Steve Wozniak’s Biggest Mistake

We are big fans of Woz, one of the world’s greatest engineers. But even the greats make mistakes—that’s how we learn.

This is the CORE Remote Control. Back in 1987 Wozniak left Apple and started a company called Cloud 9. CORE was the world’s first programmable remote control, and it could record codes from other remotes.

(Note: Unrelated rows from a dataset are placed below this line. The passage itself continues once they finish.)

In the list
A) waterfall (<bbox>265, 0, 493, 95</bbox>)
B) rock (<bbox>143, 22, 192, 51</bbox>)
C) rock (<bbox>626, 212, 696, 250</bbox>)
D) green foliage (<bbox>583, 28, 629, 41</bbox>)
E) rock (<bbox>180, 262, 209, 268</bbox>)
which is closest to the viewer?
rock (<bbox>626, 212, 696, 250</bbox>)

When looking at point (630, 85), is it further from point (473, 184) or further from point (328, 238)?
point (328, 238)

Neither of those features were available from competitive products for several years.

Geeks rejoice: It had a hidden serial port on the back to talk to your PC, and the bottom panel slid down to reveal a couple dozen programming buttons.

Who was the Target Customer?

Let’s look at the manual to see how they described the product (yes, we have both the product and the manual at SalesDev.Global):

 
 

Based on the features described in the manual above, the CORE was aimed at customers who wanted and could use:

  • The ability to learn from other remote controls

  • Two custom microprocessors

  • The ability to program sequences…in machine code

  • A timer running 24/7/365…on battery power

  • A replaceable IR transmitter (plugged into an addressable RS232 interface)

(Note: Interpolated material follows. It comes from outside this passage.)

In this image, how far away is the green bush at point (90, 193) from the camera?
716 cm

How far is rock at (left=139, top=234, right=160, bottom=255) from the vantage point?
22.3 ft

Remember, the CORE was introduced in 1987, when a lot fewer people were hacking microprocessors than today. Here’s how to program a volume change:

 
 

Ummm…What?

While we can praise the power of the programming language and the elegance of the learning function, it’s evident that this product was not aimed at consumers. The target market was was machine code hackers in homes with multiple remote controls. If you think this was a small market in 1987, you’re right. But the CORE failed for an even more basic reason.

Why Did CORE Fail?

Woz and his team assumed that customers would want to learn from existing remotes and program a lot of custom functions. But universal remotes had been introduced a couple of years earlier and were starting to sell briskly by the time the CORE was launched. By 1987, when you asked universal remote buyers why they purchased, virtually all gave one answer:

“I lost my TV remote control.”

This means there is no original remote to “learn” from. Universal remotes include preprogrammed codes that work with most TVs. The CORE couldn’t satisfy these customers. Even today, preprogrammed universal remotes far outsell programmable and learning remotes.

What Could Woz Have Done Differently?

Woz was ahead of the industry by 5-10 years, which means market validation is tricky. But if he would have explored customers’ attitudes about remote controls, and tested their desire for replacing lost remotes as well as learning and programming functions, he might have developed a different product. The CORE was cool and powerful, but didn’t sell.